所得税、法人税、消費税、酒税…、私たちは色々な税金を納めています。こうした税金の他に、なぜ相続税がかかるのでしょうか?
その理由としては、
[1]相続財産は不労所得であるため、高い税率を課税される
[2]特定の人に財産が集中しないように、相続税が課税される
といったものがあります。

[1]相続で得た遺産は不労所得であるため、高い税率が課税される

一生懸命に土地を守ってきて(あるいは働いてきて)、妻や子に財産を残すのに、なぜ高い相続税を納めなくてはならないのでしょうか。その理由のひとつに、「相続税は不労所得」という考え方があります。つまり、相続を受ける人は結果的にはただで財産を手に入れることとなり、こうした「不労所得」に対して税金をかけようと国が考えているからです。

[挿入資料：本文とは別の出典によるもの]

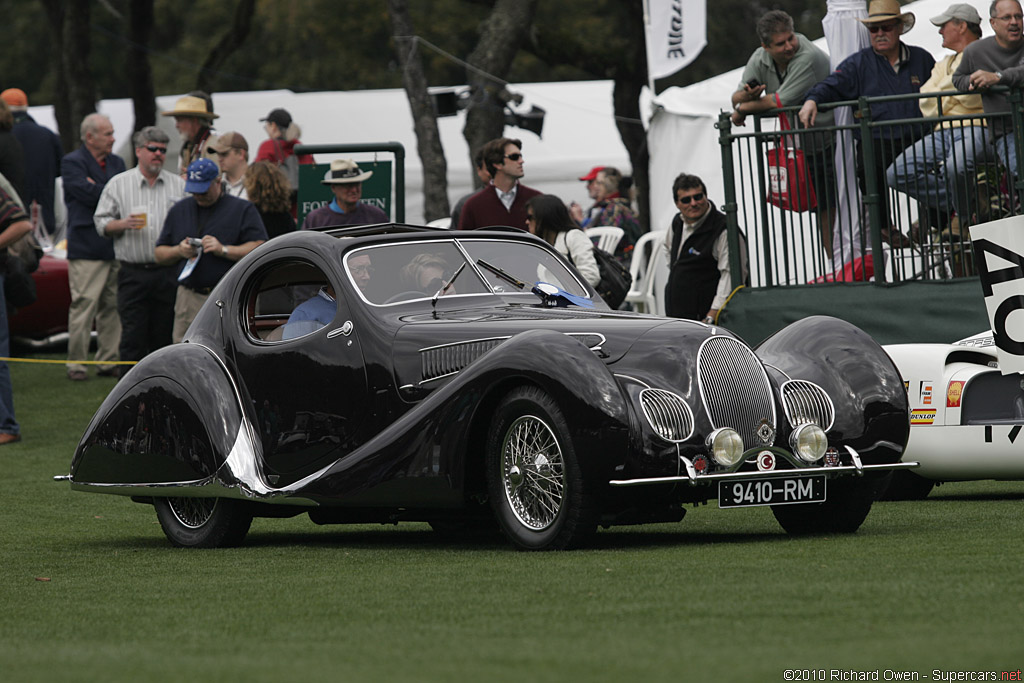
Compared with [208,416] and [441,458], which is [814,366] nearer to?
[441,458]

[2]特定の人に財産が集中しないように、相続税が課税される

もうひとつの理由として、相続税をかけることで、最終的な「富の分配」を行なうという考えがあります。
特定の人に財産が集中することを避け、富の分散化を図るという社会的な理由です。特定の人が、財産を残せたのは、生存中の所得税の徴収が少なかったのであり、これを相続時に精算するという考え方です。